**Required action**: The answer must be an exact copy of the records, with no pictures in it.

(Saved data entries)
··········
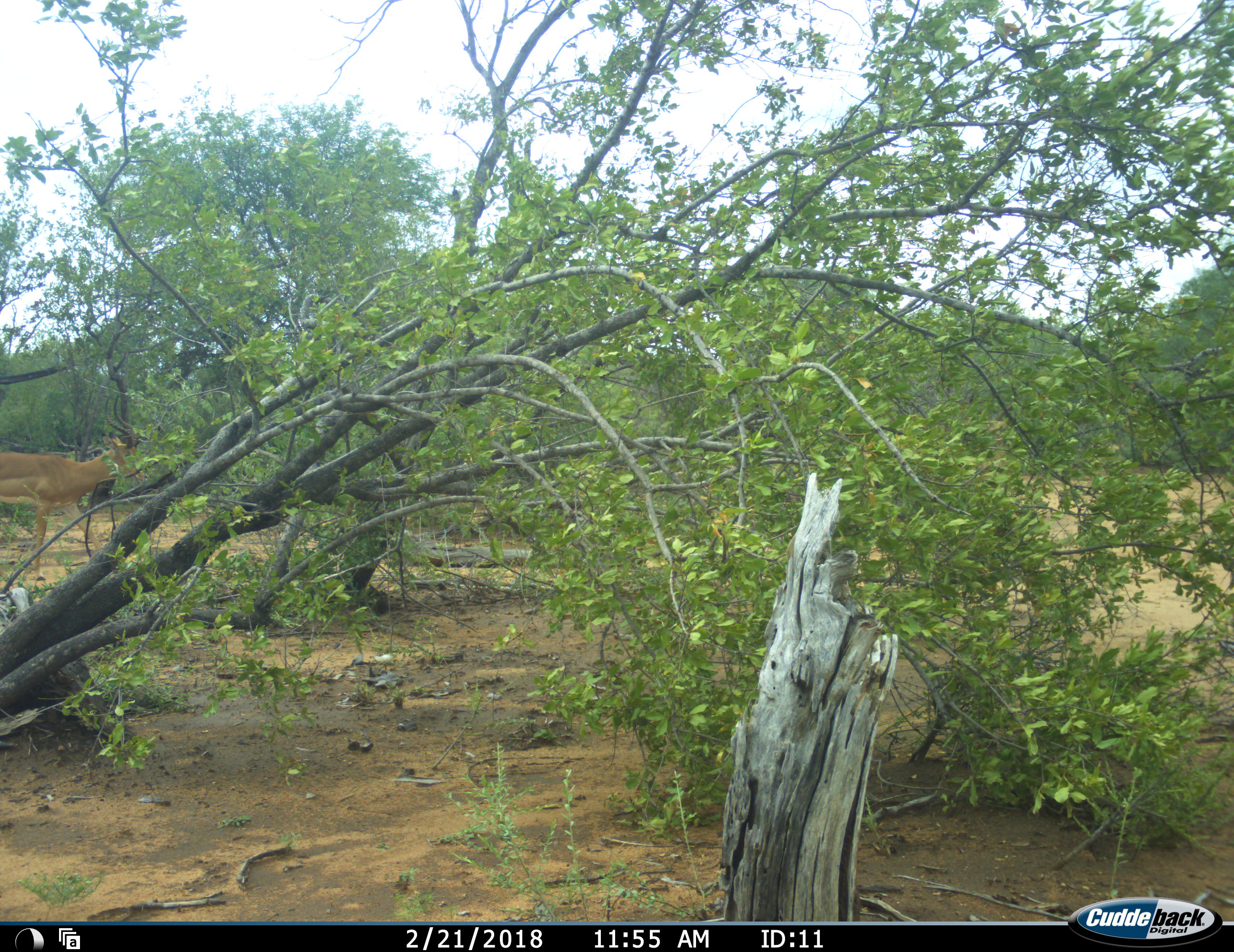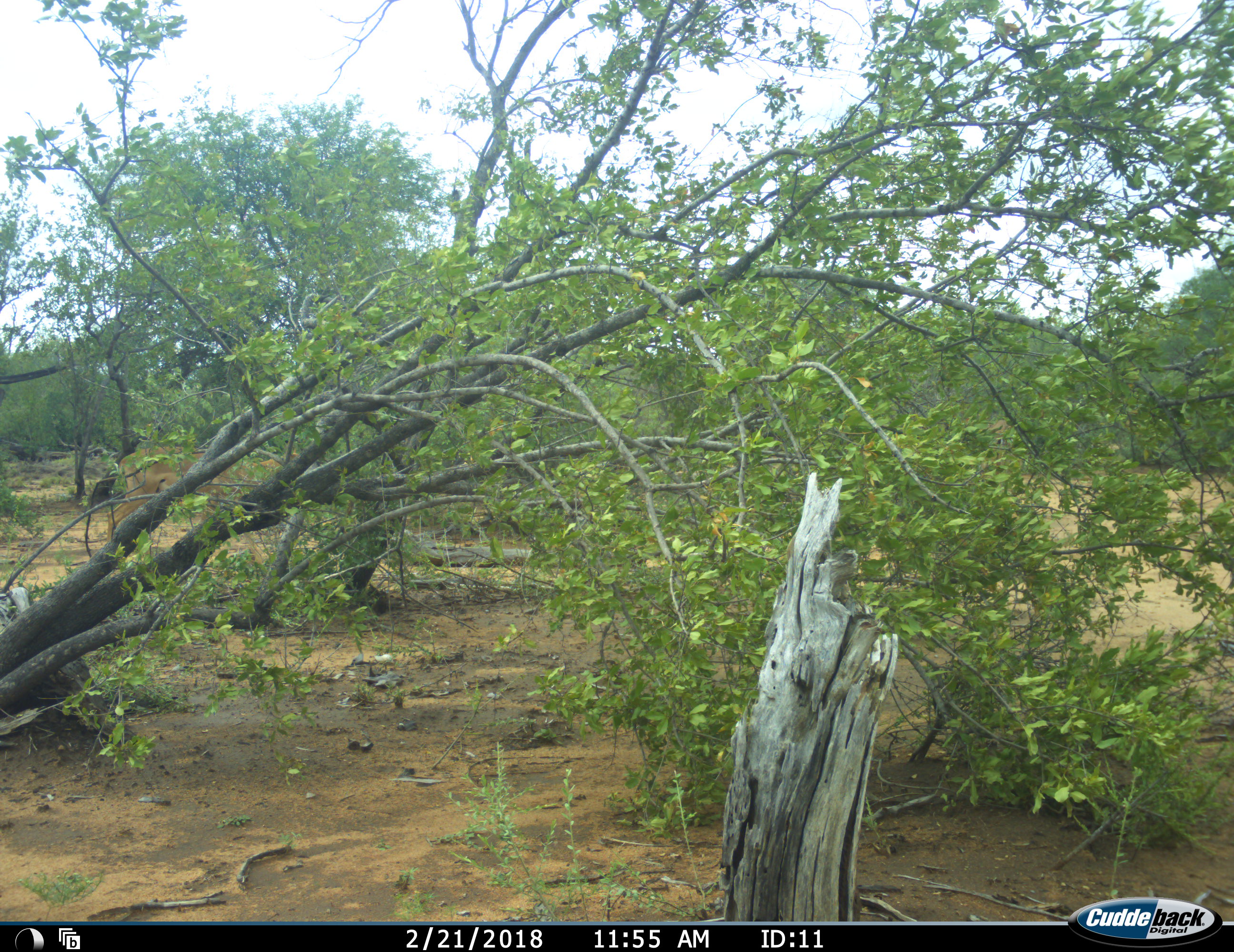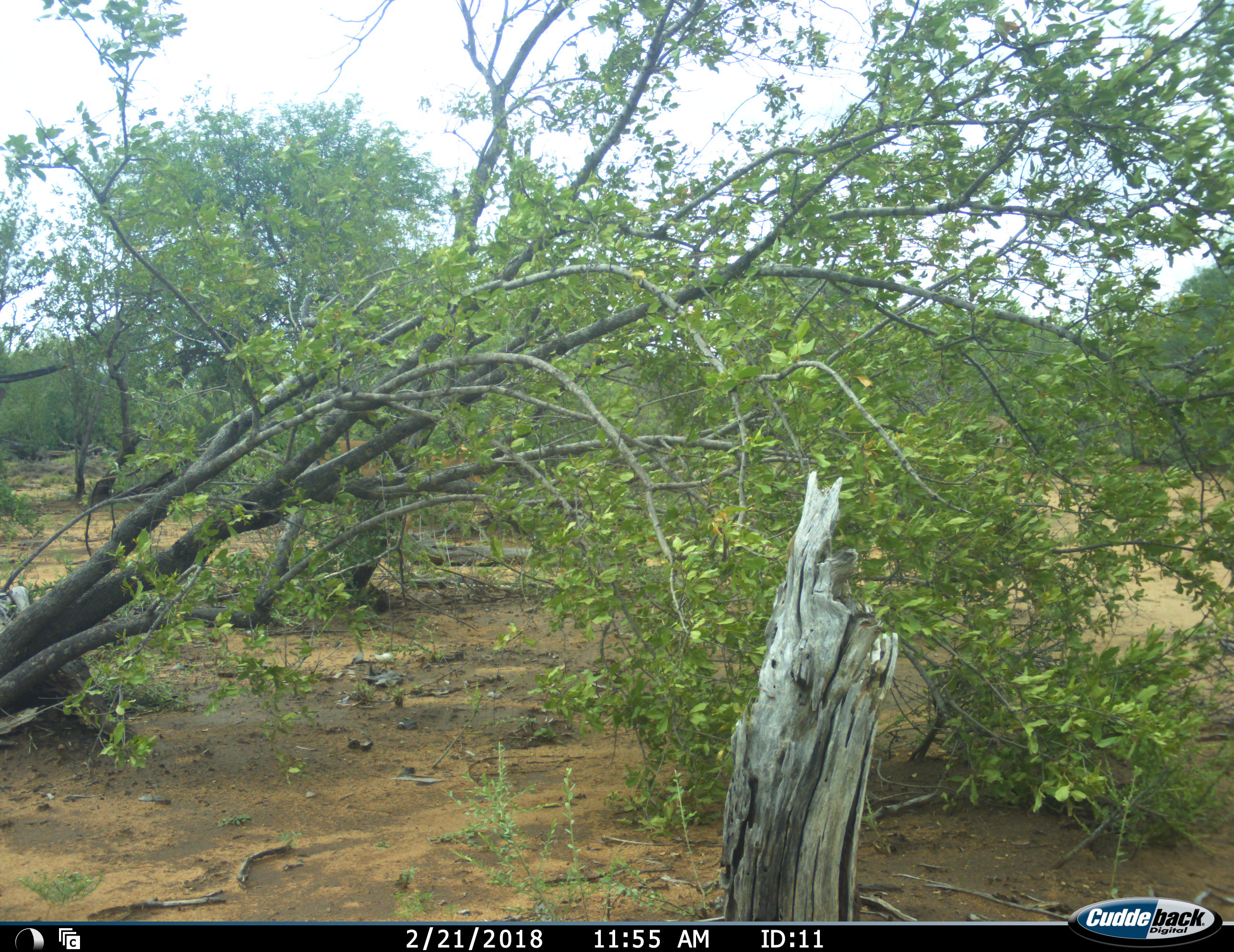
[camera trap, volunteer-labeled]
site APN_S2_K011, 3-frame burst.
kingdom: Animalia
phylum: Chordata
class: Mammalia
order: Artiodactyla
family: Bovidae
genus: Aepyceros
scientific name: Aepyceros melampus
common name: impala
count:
··········
**Result of this exercise**:
[camera trap, volunteer-labeled]
site APN_S2_K011, 3-frame burst.
kingdom: Animalia
phylum: Chordata
class: Mammalia
order: Artiodactyla
family: Bovidae
genus: Aepyceros
scientific name: Aepyceros melampus
common name: impala
count:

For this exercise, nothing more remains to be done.